• Texto proporcionado:
________________
Un lector residente en Suiza me manda un correo electrónico para llamar mi atención sobre un libro que acaba de aparecer en Francia. Se llama «Le temps des victimes» (literalmente: «El tiempo de las víctimas») y es obra de Daniel Soulez-Larivière, abogado, y de Caroline Eliacheff, psiquiatra, ambos bastante conocidos en Francia, por lo que parece (yo no tenía el gusto).
Mi amable correspondiente me envía un enlace para que vea y oiga una entrevista con Soulez-Larivière, pero no consigo abrir el archivo. A cambio, encuentro en internet numerosas referencias al libro y una larga entrevista radiofónica con ambos, que me ha permitido hacerme una idea bastante precisa –creo– de los asuntos que aborda la obra en cuestión y del interesante análisis que los autores hacen de ellos.
________________
• Datos extraídos:
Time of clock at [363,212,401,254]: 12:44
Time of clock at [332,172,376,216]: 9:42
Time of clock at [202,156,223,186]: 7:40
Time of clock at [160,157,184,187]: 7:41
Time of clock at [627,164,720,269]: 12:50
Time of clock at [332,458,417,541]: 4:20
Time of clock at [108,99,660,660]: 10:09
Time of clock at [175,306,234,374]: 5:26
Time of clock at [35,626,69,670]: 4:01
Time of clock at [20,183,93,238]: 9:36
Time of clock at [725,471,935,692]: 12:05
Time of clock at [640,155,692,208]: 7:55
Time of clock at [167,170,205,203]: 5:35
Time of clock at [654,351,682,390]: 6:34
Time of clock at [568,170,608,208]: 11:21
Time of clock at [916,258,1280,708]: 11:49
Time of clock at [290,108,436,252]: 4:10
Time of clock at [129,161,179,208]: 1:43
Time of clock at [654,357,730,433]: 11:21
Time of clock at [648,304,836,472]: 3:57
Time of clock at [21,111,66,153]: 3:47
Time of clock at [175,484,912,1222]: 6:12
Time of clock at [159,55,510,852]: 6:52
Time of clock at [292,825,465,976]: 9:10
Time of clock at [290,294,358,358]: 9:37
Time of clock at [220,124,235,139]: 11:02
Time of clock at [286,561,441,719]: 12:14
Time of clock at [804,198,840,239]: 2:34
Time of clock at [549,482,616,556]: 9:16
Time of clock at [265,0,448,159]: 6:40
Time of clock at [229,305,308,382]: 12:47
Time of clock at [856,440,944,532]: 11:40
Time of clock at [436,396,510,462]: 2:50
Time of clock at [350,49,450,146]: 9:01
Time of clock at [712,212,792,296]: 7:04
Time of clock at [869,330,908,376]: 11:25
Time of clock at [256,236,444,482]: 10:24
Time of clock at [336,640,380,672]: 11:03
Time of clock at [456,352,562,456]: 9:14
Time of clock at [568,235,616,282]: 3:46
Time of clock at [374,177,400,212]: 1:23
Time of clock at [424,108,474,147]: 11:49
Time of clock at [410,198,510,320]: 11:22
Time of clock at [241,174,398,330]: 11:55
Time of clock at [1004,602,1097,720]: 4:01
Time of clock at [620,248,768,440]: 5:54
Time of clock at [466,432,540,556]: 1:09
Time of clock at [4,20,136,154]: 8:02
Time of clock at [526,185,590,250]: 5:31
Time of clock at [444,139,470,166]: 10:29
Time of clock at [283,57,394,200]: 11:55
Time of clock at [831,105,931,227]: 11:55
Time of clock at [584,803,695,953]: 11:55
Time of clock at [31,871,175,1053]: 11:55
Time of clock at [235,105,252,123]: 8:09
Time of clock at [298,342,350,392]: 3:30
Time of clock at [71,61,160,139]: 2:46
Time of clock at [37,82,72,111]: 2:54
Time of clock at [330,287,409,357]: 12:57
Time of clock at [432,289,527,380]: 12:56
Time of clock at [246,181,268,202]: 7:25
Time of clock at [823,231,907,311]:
________________
• Indicaciones y requisitos: ¿Puedes repetir, tal cual aparece, el fragmento del texto sobre el libro «Le temps des victimes» que arranca en las palabras "Un lector residente" y se detiene después de "tenía el gusto)."?

• En respuesta:
Un lector residente en Suiza me manda un correo electrónico para llamar mi atención sobre un libro que acaba de aparecer en Francia. Se llama «Le temps des victimes» (literalmente: «El tiempo de las víctimas») y es obra de Daniel Soulez-Larivière, abogado, y de Caroline Eliacheff, psiquiatra, ambos bastante conocidos en Francia, por lo que parece (yo no tenía el gusto).